(Tasks and exercises):
(1) According to the album review, in what year did Tommy Niemeyer found the band?
(2) Copy the album review word for word, from "It ought to" up to and including "metal songs either.".

I really dug Blaine's vocals, as wild and untamed as they were, albeit in large part because they were wild and untamed. It's telling that the names I'd conjure up as a comparison (beyond Sid Vicious) are Gary Markovitch and George Anthony, who sang for a thrash metal band and a hardcore punk outfit respectively, Blood Feast and Battalion of Saints. Blaine was the insane middleground between those two genres at a time long before it was deemed appropriate.
What I didn't know was that he and Alex Maggot Brain weren't original band members, even though they were there when I started paying attention with the More Fun Than an Open Casket Funeral album in 1987. The bandleader was actually Tommy Niemeyer on guitar and he's kept the band going ever since founding it in 1981. In 2005, however, a year shy of a silver anniversary, the entire rest of the band left Tommy behind to form Toe Tag, which seems to have evolved into being the Accüsed A.D. After all, they included three quarters of the Accüsed and fans even prompted them to tour as an Accüsed "tribute band" called Martha's Revenge.
This is a fun album but it's wildly inconsistent, veering not just between punk and metal and back again, sometimes within the same track, but into a series of nods to classic rock. I know I'm hearing things here that aren't always deliberate, like the sliver of Armageddon that ends Prison Gig, but I'm sure that some of them are, like the Black Sabbath homage in the middle of Dirt Merchant. Why do I know the solo in Looking for the Smell?
It ought to easy to see which tracks fit on which side of that punk/metal borderline just by looking at the lengths of the tracks. The first dozen songs amount to less than half an hour between them, four of them under a minute and a half each, but they're not always the blitzkrieg punk songs. Hate Your Friends isn't Eating Teeth and vice versa. The four three minute songs aren't always the slower metal songs either.
We might think it would be safer to look at the song titles, with the more outrageous ones surely being closer to being the punk tracks. Well, Hate Your Friends is absolutely a rapid fire punk song, so much so that it feels too long at 1:29. However, A Piss Boner and a Handful of Dirty Words (and that's one song rather than two) feels akin to a band of drunks attempting instrumental NWOBHM at one in the morning.
Much of it is just the Accüsed, with songs like A Terrible Tail about all sorts of traditional material for horror movies. However, there are a few anomalies here, most obviously the five minute final track, The Comfort of Death (When Tomorrow Never Comes), another chugging Sabbath-inspired song (until it isn't), and a suitably outrageous take on Rick Derringer's Rock and Roll, Hoochie Koo. Let's just say that this version wouldn't have made the charts in 1973 but in all the right ways.
I'm glad that Blaine, Steve and Alex are back under a vaguely reminiscent moniker. However, I'm even more intrigued by the fact that I hadn't known about Toe Tag at all and they knocked out a couple of albums earlier this decade, along with a slew of split releases and EPs. A lot of these bands may be coming back out of nowhere but some of them turn out to have been here throughout, just under different names.

(Provided material):
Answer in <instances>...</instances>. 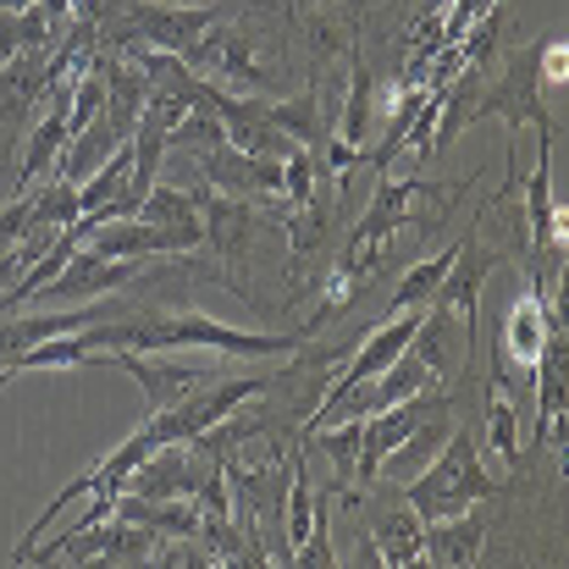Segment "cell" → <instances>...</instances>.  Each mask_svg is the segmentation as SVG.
<instances>
[{
	"label": "cell",
	"mask_w": 569,
	"mask_h": 569,
	"mask_svg": "<svg viewBox=\"0 0 569 569\" xmlns=\"http://www.w3.org/2000/svg\"><path fill=\"white\" fill-rule=\"evenodd\" d=\"M83 343L89 355H117V349H133V355H167V349H216V355H293L305 338L299 332H238L227 321H210L199 310H178V316H133V321H94L83 327Z\"/></svg>",
	"instance_id": "cell-1"
},
{
	"label": "cell",
	"mask_w": 569,
	"mask_h": 569,
	"mask_svg": "<svg viewBox=\"0 0 569 569\" xmlns=\"http://www.w3.org/2000/svg\"><path fill=\"white\" fill-rule=\"evenodd\" d=\"M498 498V481L487 476L481 465V442L470 431H448V442L431 453V465L420 476L403 481V503L420 515V520H448V515H465L476 503Z\"/></svg>",
	"instance_id": "cell-2"
},
{
	"label": "cell",
	"mask_w": 569,
	"mask_h": 569,
	"mask_svg": "<svg viewBox=\"0 0 569 569\" xmlns=\"http://www.w3.org/2000/svg\"><path fill=\"white\" fill-rule=\"evenodd\" d=\"M183 61H189L204 83H221V89H232V94H260V100H271V94L288 89V78L277 72V61L260 50V33L243 28V22H227V17H216V22L193 39L189 50H183Z\"/></svg>",
	"instance_id": "cell-3"
},
{
	"label": "cell",
	"mask_w": 569,
	"mask_h": 569,
	"mask_svg": "<svg viewBox=\"0 0 569 569\" xmlns=\"http://www.w3.org/2000/svg\"><path fill=\"white\" fill-rule=\"evenodd\" d=\"M548 39H553V33H537L531 44H520V50H509V56L498 61V72L487 78V89H481V100H476V122H481V117H498L509 133L537 128V133L559 139V122L548 117V100H542V89H548V78H542Z\"/></svg>",
	"instance_id": "cell-4"
},
{
	"label": "cell",
	"mask_w": 569,
	"mask_h": 569,
	"mask_svg": "<svg viewBox=\"0 0 569 569\" xmlns=\"http://www.w3.org/2000/svg\"><path fill=\"white\" fill-rule=\"evenodd\" d=\"M216 470H221V459H216L204 442H161V448H150V453L133 465V476H128L122 492L150 498V503H161V498H199V487H204Z\"/></svg>",
	"instance_id": "cell-5"
},
{
	"label": "cell",
	"mask_w": 569,
	"mask_h": 569,
	"mask_svg": "<svg viewBox=\"0 0 569 569\" xmlns=\"http://www.w3.org/2000/svg\"><path fill=\"white\" fill-rule=\"evenodd\" d=\"M204 232L199 227H156L144 216H122V221H100L83 249L106 254V260H150V254H183V249H199Z\"/></svg>",
	"instance_id": "cell-6"
},
{
	"label": "cell",
	"mask_w": 569,
	"mask_h": 569,
	"mask_svg": "<svg viewBox=\"0 0 569 569\" xmlns=\"http://www.w3.org/2000/svg\"><path fill=\"white\" fill-rule=\"evenodd\" d=\"M139 271H144V260H106V254H94V249L78 243L72 260L50 277V288L39 299H50V310L56 305H94V299H111L117 288L139 282Z\"/></svg>",
	"instance_id": "cell-7"
},
{
	"label": "cell",
	"mask_w": 569,
	"mask_h": 569,
	"mask_svg": "<svg viewBox=\"0 0 569 569\" xmlns=\"http://www.w3.org/2000/svg\"><path fill=\"white\" fill-rule=\"evenodd\" d=\"M193 172L204 178V189L238 193V199H277V193H282V161L249 156V150H238V144L204 150Z\"/></svg>",
	"instance_id": "cell-8"
},
{
	"label": "cell",
	"mask_w": 569,
	"mask_h": 569,
	"mask_svg": "<svg viewBox=\"0 0 569 569\" xmlns=\"http://www.w3.org/2000/svg\"><path fill=\"white\" fill-rule=\"evenodd\" d=\"M481 221H487V210L465 227V238H459V249H453V266H448V277H442V288H437V305H448V310H459V321L476 332V299H481V282L498 271V249H487L481 243Z\"/></svg>",
	"instance_id": "cell-9"
},
{
	"label": "cell",
	"mask_w": 569,
	"mask_h": 569,
	"mask_svg": "<svg viewBox=\"0 0 569 569\" xmlns=\"http://www.w3.org/2000/svg\"><path fill=\"white\" fill-rule=\"evenodd\" d=\"M94 321H111V305H56L44 316H6L0 321V371H17V360L44 343V338H61V332H83Z\"/></svg>",
	"instance_id": "cell-10"
},
{
	"label": "cell",
	"mask_w": 569,
	"mask_h": 569,
	"mask_svg": "<svg viewBox=\"0 0 569 569\" xmlns=\"http://www.w3.org/2000/svg\"><path fill=\"white\" fill-rule=\"evenodd\" d=\"M111 360L144 387L150 409H172V403H183V398H189L193 387L216 381V371H204V366H193V360H161V355H133V349H117Z\"/></svg>",
	"instance_id": "cell-11"
},
{
	"label": "cell",
	"mask_w": 569,
	"mask_h": 569,
	"mask_svg": "<svg viewBox=\"0 0 569 569\" xmlns=\"http://www.w3.org/2000/svg\"><path fill=\"white\" fill-rule=\"evenodd\" d=\"M128 139H133V133H128L111 111H100L89 128H78V133L61 144V156H56V167H50V172H56V178H67V183H83V178H94V172H100V167L128 144Z\"/></svg>",
	"instance_id": "cell-12"
},
{
	"label": "cell",
	"mask_w": 569,
	"mask_h": 569,
	"mask_svg": "<svg viewBox=\"0 0 569 569\" xmlns=\"http://www.w3.org/2000/svg\"><path fill=\"white\" fill-rule=\"evenodd\" d=\"M537 371V442L559 448L565 442V321H553Z\"/></svg>",
	"instance_id": "cell-13"
},
{
	"label": "cell",
	"mask_w": 569,
	"mask_h": 569,
	"mask_svg": "<svg viewBox=\"0 0 569 569\" xmlns=\"http://www.w3.org/2000/svg\"><path fill=\"white\" fill-rule=\"evenodd\" d=\"M481 542H487V515L465 509V515H448V520H426L420 559H431L442 569H470L481 559Z\"/></svg>",
	"instance_id": "cell-14"
},
{
	"label": "cell",
	"mask_w": 569,
	"mask_h": 569,
	"mask_svg": "<svg viewBox=\"0 0 569 569\" xmlns=\"http://www.w3.org/2000/svg\"><path fill=\"white\" fill-rule=\"evenodd\" d=\"M481 398H487V448L498 453V459H509V465H520V415H515V392H509V360H503V349H492V377L481 387Z\"/></svg>",
	"instance_id": "cell-15"
},
{
	"label": "cell",
	"mask_w": 569,
	"mask_h": 569,
	"mask_svg": "<svg viewBox=\"0 0 569 569\" xmlns=\"http://www.w3.org/2000/svg\"><path fill=\"white\" fill-rule=\"evenodd\" d=\"M371 122H377V67L366 61L360 33H355L349 39V106H343V122H338V144L360 150L371 139Z\"/></svg>",
	"instance_id": "cell-16"
},
{
	"label": "cell",
	"mask_w": 569,
	"mask_h": 569,
	"mask_svg": "<svg viewBox=\"0 0 569 569\" xmlns=\"http://www.w3.org/2000/svg\"><path fill=\"white\" fill-rule=\"evenodd\" d=\"M266 117L299 144V150H327V139H332V117L321 111V89L310 83V89H299V94H282V100H271L266 106Z\"/></svg>",
	"instance_id": "cell-17"
},
{
	"label": "cell",
	"mask_w": 569,
	"mask_h": 569,
	"mask_svg": "<svg viewBox=\"0 0 569 569\" xmlns=\"http://www.w3.org/2000/svg\"><path fill=\"white\" fill-rule=\"evenodd\" d=\"M420 531L426 520L403 503V509H377L371 515V548H377V565L387 569H409L420 565Z\"/></svg>",
	"instance_id": "cell-18"
},
{
	"label": "cell",
	"mask_w": 569,
	"mask_h": 569,
	"mask_svg": "<svg viewBox=\"0 0 569 569\" xmlns=\"http://www.w3.org/2000/svg\"><path fill=\"white\" fill-rule=\"evenodd\" d=\"M448 431H453V415H437V420H426V426H415L387 459H381L377 481H387V487H403L409 476H420L426 465H431V453L448 442Z\"/></svg>",
	"instance_id": "cell-19"
},
{
	"label": "cell",
	"mask_w": 569,
	"mask_h": 569,
	"mask_svg": "<svg viewBox=\"0 0 569 569\" xmlns=\"http://www.w3.org/2000/svg\"><path fill=\"white\" fill-rule=\"evenodd\" d=\"M453 249H459V243H448L442 254H431V260H420V266H409V271L398 277L392 299H387V316H403V310H426V305L437 299V288H442L448 266H453Z\"/></svg>",
	"instance_id": "cell-20"
},
{
	"label": "cell",
	"mask_w": 569,
	"mask_h": 569,
	"mask_svg": "<svg viewBox=\"0 0 569 569\" xmlns=\"http://www.w3.org/2000/svg\"><path fill=\"white\" fill-rule=\"evenodd\" d=\"M139 216L156 221V227H199V189H193V178L183 183V189L156 183V189L139 199Z\"/></svg>",
	"instance_id": "cell-21"
},
{
	"label": "cell",
	"mask_w": 569,
	"mask_h": 569,
	"mask_svg": "<svg viewBox=\"0 0 569 569\" xmlns=\"http://www.w3.org/2000/svg\"><path fill=\"white\" fill-rule=\"evenodd\" d=\"M78 216H83V204H78V183H67V178H50L44 189H33V227L67 232Z\"/></svg>",
	"instance_id": "cell-22"
},
{
	"label": "cell",
	"mask_w": 569,
	"mask_h": 569,
	"mask_svg": "<svg viewBox=\"0 0 569 569\" xmlns=\"http://www.w3.org/2000/svg\"><path fill=\"white\" fill-rule=\"evenodd\" d=\"M28 227H33V189L11 193V199L0 204V254H6V249H17Z\"/></svg>",
	"instance_id": "cell-23"
},
{
	"label": "cell",
	"mask_w": 569,
	"mask_h": 569,
	"mask_svg": "<svg viewBox=\"0 0 569 569\" xmlns=\"http://www.w3.org/2000/svg\"><path fill=\"white\" fill-rule=\"evenodd\" d=\"M117 6H139V0H106V11H117ZM144 6H199V0H144Z\"/></svg>",
	"instance_id": "cell-24"
},
{
	"label": "cell",
	"mask_w": 569,
	"mask_h": 569,
	"mask_svg": "<svg viewBox=\"0 0 569 569\" xmlns=\"http://www.w3.org/2000/svg\"><path fill=\"white\" fill-rule=\"evenodd\" d=\"M28 6H39V0H0V11H28Z\"/></svg>",
	"instance_id": "cell-25"
},
{
	"label": "cell",
	"mask_w": 569,
	"mask_h": 569,
	"mask_svg": "<svg viewBox=\"0 0 569 569\" xmlns=\"http://www.w3.org/2000/svg\"><path fill=\"white\" fill-rule=\"evenodd\" d=\"M11 377H17V371H0V387H6V381H11Z\"/></svg>",
	"instance_id": "cell-26"
}]
</instances>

(Solutions to the problems):
(1) 1981

(2)
It ought to easy to see which tracks fit on which side of that punk/metal borderline just by looking at the lengths of the tracks. The first dozen songs amount to less than half an hour between them, four of them under a minute and a half each, but they're not always the blitzkrieg punk songs. Hate Your Friends isn't Eating Teeth and vice versa. The four three minute songs aren't always the slower metal songs either.